"""

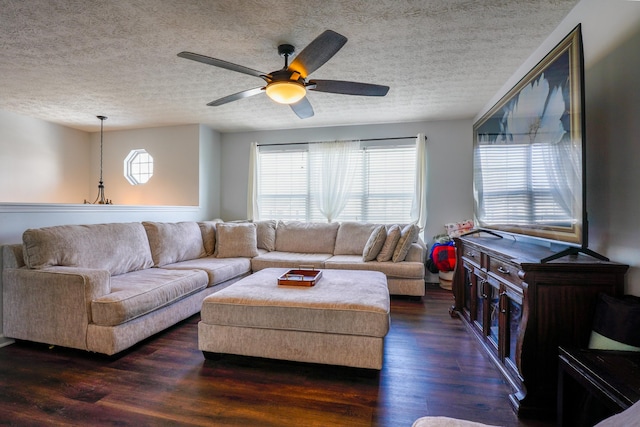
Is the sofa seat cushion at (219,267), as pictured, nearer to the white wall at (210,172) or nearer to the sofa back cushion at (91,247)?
the sofa back cushion at (91,247)

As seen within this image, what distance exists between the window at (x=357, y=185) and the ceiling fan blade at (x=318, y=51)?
105 inches

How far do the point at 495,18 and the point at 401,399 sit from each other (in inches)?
98.7

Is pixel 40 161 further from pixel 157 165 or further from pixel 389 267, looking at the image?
pixel 389 267

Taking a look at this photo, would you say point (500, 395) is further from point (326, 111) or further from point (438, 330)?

"""

◆ Directive
Render the entries above as a numbered list, one line per item, omitting the blank lines and the pictures.

◆ Worked solution
1. Is the sofa seat cushion at (219,267), as pictured, nearer to the white wall at (210,172) or nearer to the sofa back cushion at (91,247)?
2. the sofa back cushion at (91,247)
3. As seen within this image, what distance exists between the window at (x=357, y=185) and the ceiling fan blade at (x=318, y=51)?
4. 105 inches
5. How far do the point at 495,18 and the point at 401,399 sit from each other (in inches)?
6. 98.7
7. Is pixel 40 161 further from pixel 157 165 or further from pixel 389 267, looking at the image?
8. pixel 389 267
9. Taking a look at this photo, would you say point (500, 395) is further from point (326, 111) or further from point (438, 330)?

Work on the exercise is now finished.